SysBioChalmers / Human-GEM

The generic genome-scale metabolic model of Homo sapiens
https://sysbiochalmers.github.io/Human-GEM-guide/
Creative Commons Attribution 4.0 International
97 stars 41 forks source link

feat: new sets of id for reactions and metabolites #174

Closed haowang-bioinfo closed 3 years ago

haowang-bioinfo commented 4 years ago

Description of the issue:

Planned implementation:

I hereby confirm that I have:

JonathanRob commented 4 years ago

Is the plan to eventually assign an MA_ ID for non-HMR_ reactions as well?

haowang-bioinfo commented 4 years ago

Yes @JonathanRob, this plan aims toward assigning every rxns id with a unique MA_ identifier eventually.

Given that the whole process may take some time, it might be better to begin with a simple implementation, just replacing HMR_ with MA_ at first.

mihai-sysbio commented 3 years ago

Seeing that this change has been in (slow) progress for some time, I'm wondering when it would be a good time to make this change in the entire model. I think the merging of PR #203 would make it easier to implement the adoption of new identifiers. Another question outside the scope of this issue is if metabolites should also use MA_ identifiers.

haowang-bioinfo commented 3 years ago

@mihai-sysbio honestly, myself look forward to a quick adaption to entire model.

mihai-sysbio commented 3 years ago

I can see some of the benefits of this transition, but I'm having a hard time spotting downsides besides the obvious backwards compatibility, which can be preserved by moving previous identifiers to the annotation. What other downsides are there?

haowang-bioinfo commented 3 years ago

After discussing with @mihai-sysbio and @JonathanRob, the following consensus was reached regarding this transition:

Any comments/suggestions to this proposed naming convention are welcome.

mihai-sysbio commented 3 years ago

The letters M and R are in line with the BiGG recommendations, which is good. I think it's preferable to not have any _ in the identifier though. Should we ignore the special naming scheme for pseudoreactions? Are there any thoughts of the compartmentalized metabolites, which is the pairing of a compartment and a metabolite?

haowang-bioinfo commented 3 years ago

@mihai-sysbio agree to take away underscore _.

Now it's probably better to ignore the special naming for pseudoreactions.

I'm not certain about the exact usage of compartment id, which can be implemented "slowly" than the other two.

haowang-bioinfo commented 3 years ago

Due to the breaking of backwards compatibility from this transition, its implementation should be well-planned, i.e. probably associating with a major release.

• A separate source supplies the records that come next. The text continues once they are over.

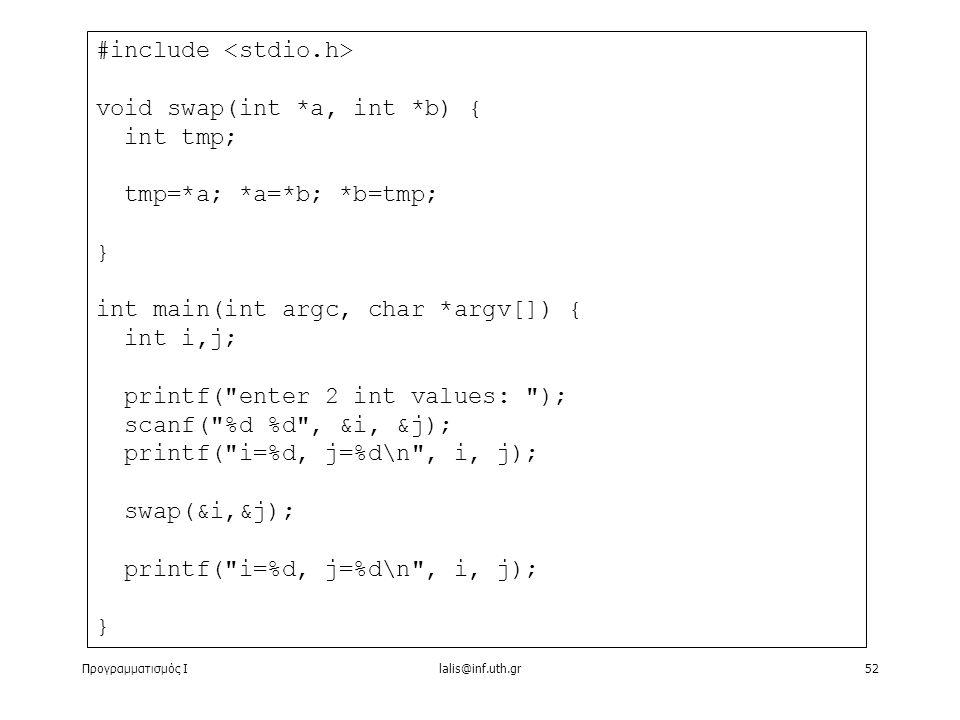 Προγραμματισμός Ιlalis@inf.uth.gr52 #include void swap(int *a, int *b) { int tmp; tmp=*a; *a=*b; *b=tmp; } int main(int argc, char *argv[]) { int i,j; printf( enter 2 int values: ); scanf( %d %d , &i, &j); printf( i=%d, j=%d\n , i, j); swap(&i,&j); printf( i=%d, j=%d\n , i, j); }
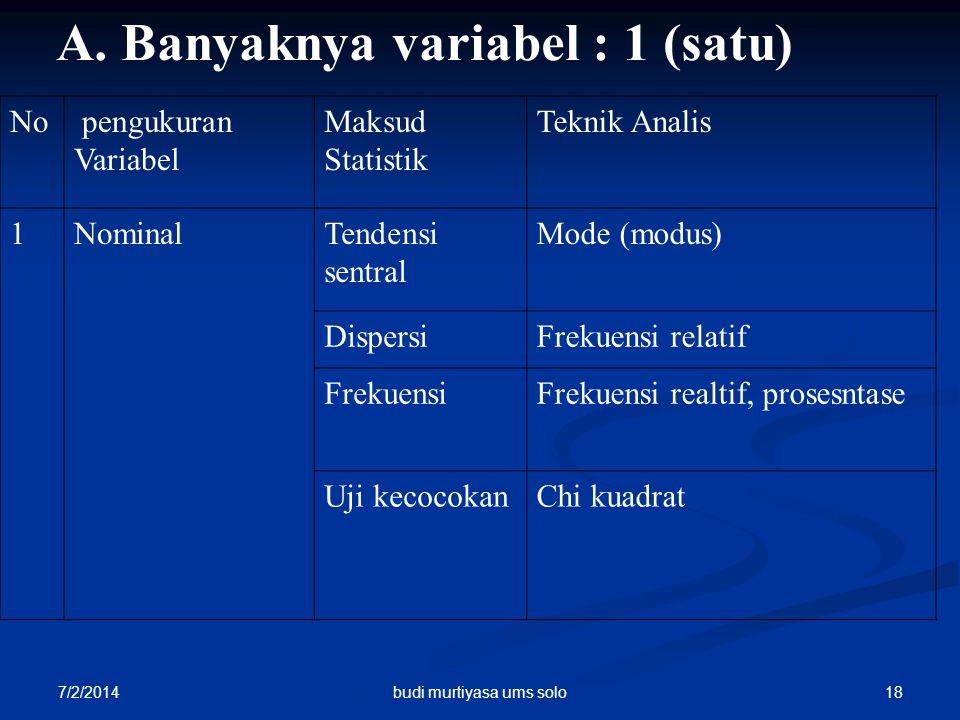 7/2/2014 18 A. Banyaknya variabel : 1 (satu) No pengukuran Variabel Maksud Statistik Teknik Analis 1NominalTendensi sentral Mode (modus) DispersiFreku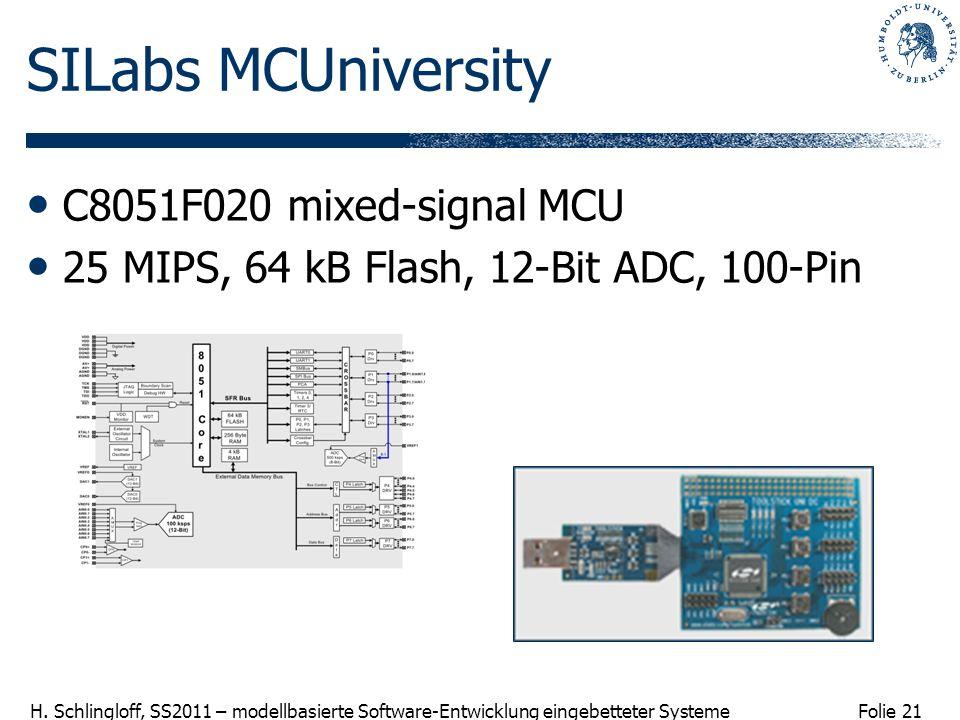 Folie 21 H. Schlingloff, SS2011 – modellbasierte Software-Entwicklung eingebetteter Systeme SILabs MCUniversity C8051F020 mixed-signal MCU 25 MIPS, 64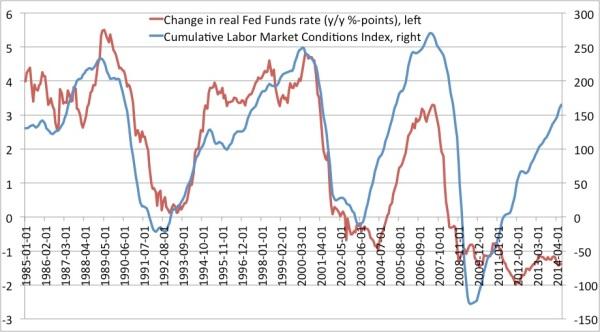 LMCI FF rate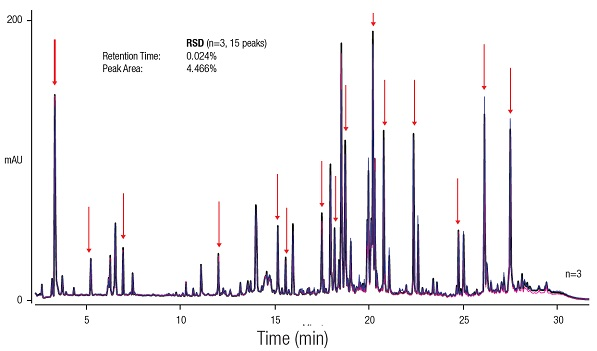 THERMO_Smart Digest_Reproducibility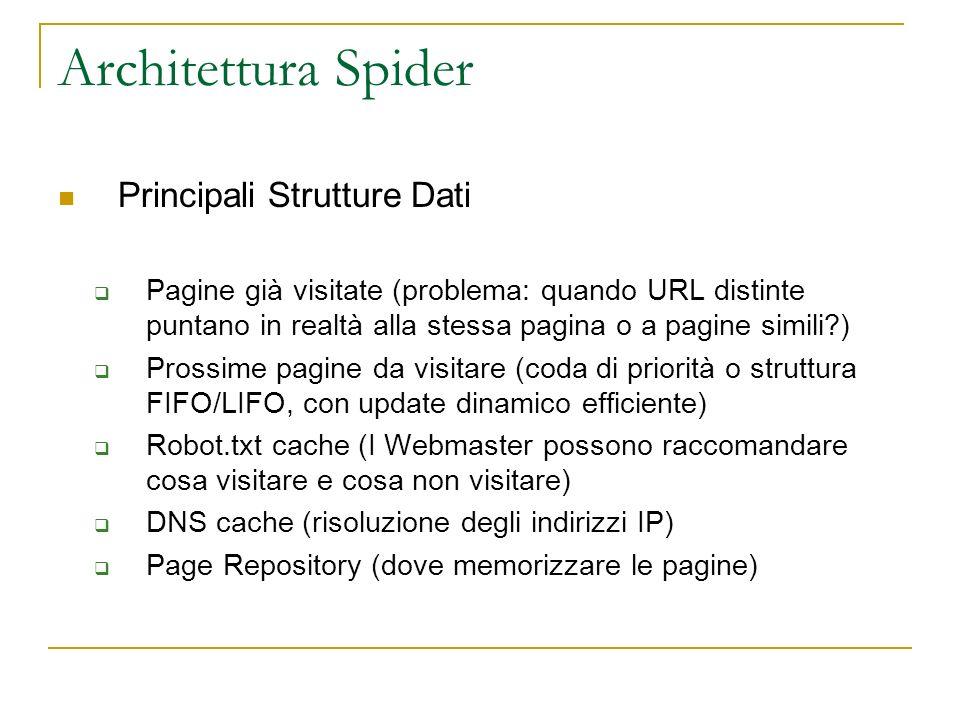 Architettura Spider Principali Strutture Dati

haowang-bioinfo commented 3 years ago

The current implementation of rxnMAID is incomplete - not all reactions have such a id. This caused confusion during the transition and alredy impeded the downstream development in Metabolic Atlas.

Here is a proposal to systemically assign an rxnMAID for each reaction in Human-GEM:

  1. Format change: from MA_DDDDD to MARDDDDD, where D represents one digit
  2. Retain the existing ids and follow the new format (replacing underscore with R)
  3. Add values to empty ones by picking ids in the range from MAR00001 to MAR09999
  4. An easy implementation is to make an orderly filling and avoid duplication
JonathanRob commented 3 years ago

@Hao-Chalmers From you comment above, I thought we had agreed to MARDDDDD for reactions?

The prefix are: MAR for reactions, MAM for metabolites, MAC for compartments

haowang-bioinfo commented 3 years ago

@JonathanRob yes, the proposal was updated as agreed.

mihai-sysbio commented 3 years ago

Thinking about these IDs, they appear to be encouraging a cross-model approach (ie the same identifier in multiple models). However, this creates the difficulty of maintaining consistency of these IDs between models, which shouldn't be taken lightly. Another approach would be to create IDs within the scope of a model (ie MA:Human-GEM.R0001). The downside here is that mapping across models is more difficult. I have some thoughts on how we can ensure the consistency so that we can pursue the first option with confidence, but I would value a discussion with you before starting anything.

mihai-sysbio commented 3 years ago

Specifically about the ID format, I would encourage the separation of the MA part from the rest of the ID. Also, having looked around on identifiers.org, the _ separator seems a bit uncommon. My preference at the moment is a ., which would result in something like MA.R00001.

haowang-bioinfo commented 3 years ago

IMHO, the cross-model approach (using the same identifiers in multiple models) would actually facilitate in maintaining consistency between models. While the approach of creating IDs within the scope of a model does make the mapping a difficult task.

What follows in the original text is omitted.